PROBLEM REQUIREMENTS:
Quote every line of the material below verbatim, leaving out the pictures.

(Spatial question entries)
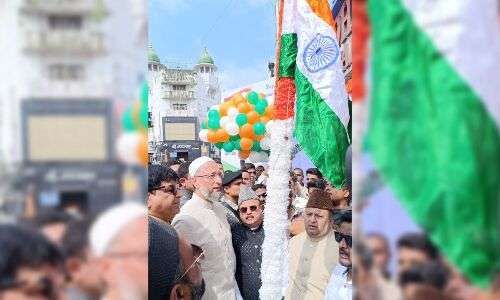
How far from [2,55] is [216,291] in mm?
2500

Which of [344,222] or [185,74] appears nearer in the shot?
[344,222]

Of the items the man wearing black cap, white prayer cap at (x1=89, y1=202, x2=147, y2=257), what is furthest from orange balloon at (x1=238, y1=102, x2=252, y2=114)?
white prayer cap at (x1=89, y1=202, x2=147, y2=257)

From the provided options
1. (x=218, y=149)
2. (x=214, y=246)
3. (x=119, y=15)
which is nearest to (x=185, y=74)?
(x=218, y=149)

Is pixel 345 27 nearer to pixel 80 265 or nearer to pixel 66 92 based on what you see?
pixel 66 92

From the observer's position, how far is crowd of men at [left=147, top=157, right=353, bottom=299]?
2887 millimetres

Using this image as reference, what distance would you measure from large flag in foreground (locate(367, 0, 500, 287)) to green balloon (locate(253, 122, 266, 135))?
5.62 meters

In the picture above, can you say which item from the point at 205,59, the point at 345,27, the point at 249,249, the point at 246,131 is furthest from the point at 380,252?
the point at 345,27

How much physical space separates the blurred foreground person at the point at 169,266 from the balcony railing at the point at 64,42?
5.19 ft

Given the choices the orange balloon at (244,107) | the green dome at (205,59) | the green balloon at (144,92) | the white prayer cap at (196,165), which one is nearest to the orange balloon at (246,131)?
the orange balloon at (244,107)

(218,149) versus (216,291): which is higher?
(218,149)

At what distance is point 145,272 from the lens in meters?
1.21

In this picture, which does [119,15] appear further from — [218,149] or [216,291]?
[218,149]

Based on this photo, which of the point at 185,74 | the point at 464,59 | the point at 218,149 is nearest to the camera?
the point at 464,59

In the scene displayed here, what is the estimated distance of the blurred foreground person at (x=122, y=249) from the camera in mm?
1158
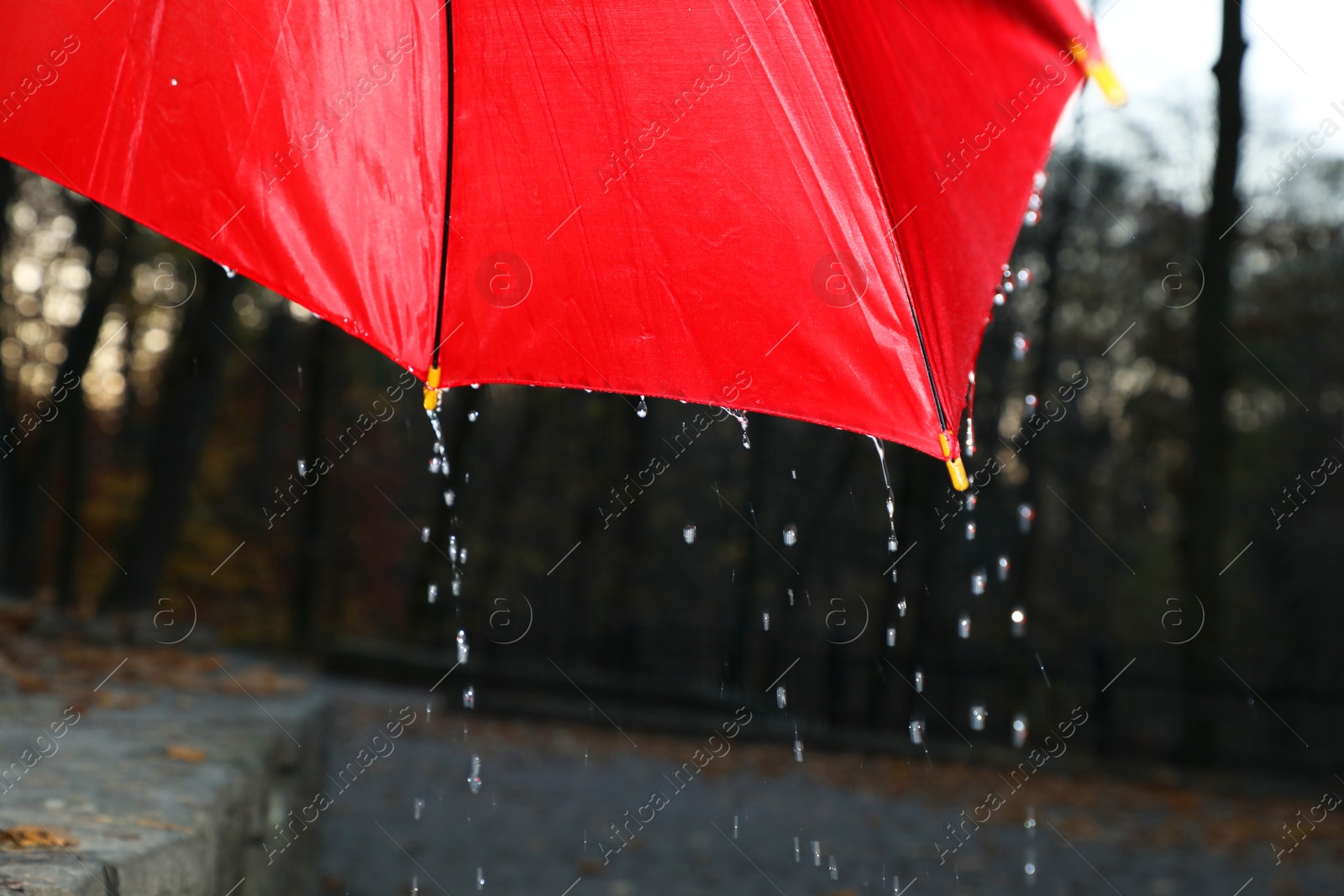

ANSWER:
How far from [2,55] is [216,291] in mm?
2500

Which of [344,222] or [185,74] appears nearer in the shot?
[344,222]

Of the items the man wearing black cap, white prayer cap at (x1=89, y1=202, x2=147, y2=257), what is furthest from orange balloon at (x1=238, y1=102, x2=252, y2=114)?
white prayer cap at (x1=89, y1=202, x2=147, y2=257)

From the provided options
1. (x=218, y=149)
2. (x=214, y=246)
3. (x=119, y=15)
which is nearest to (x=185, y=74)?
(x=218, y=149)

Is pixel 345 27 nearer to pixel 80 265 or nearer to pixel 66 92 based on what you see?
pixel 66 92

From the observer's position, how far is crowd of men at [left=147, top=157, right=353, bottom=299]?
2887 millimetres

Using this image as reference, what distance would you measure from large flag in foreground (locate(367, 0, 500, 287)) to green balloon (locate(253, 122, 266, 135))?
5.62 meters

In the picture above, can you say which item from the point at 205,59, the point at 345,27, the point at 249,249, the point at 246,131 is furthest from the point at 380,252?
the point at 345,27

How much physical space separates the blurred foreground person at the point at 169,266 from the balcony railing at the point at 64,42?
5.19 ft

Given the choices the orange balloon at (244,107) | the green dome at (205,59) | the green balloon at (144,92) | the white prayer cap at (196,165), which one is nearest to the orange balloon at (246,131)?
the orange balloon at (244,107)

(218,149) versus (216,291): which is higher?
(218,149)

At what distance is point 145,272 from the lens in meters?
1.21

In this picture, which does [119,15] appear further from — [218,149] or [216,291]?
[218,149]

Based on this photo, which of the point at 185,74 | the point at 464,59 | the point at 218,149 is nearest to the camera?
the point at 464,59

In the scene displayed here, what is the estimated distance of the blurred foreground person at (x=122, y=249) from the camera in mm?
1158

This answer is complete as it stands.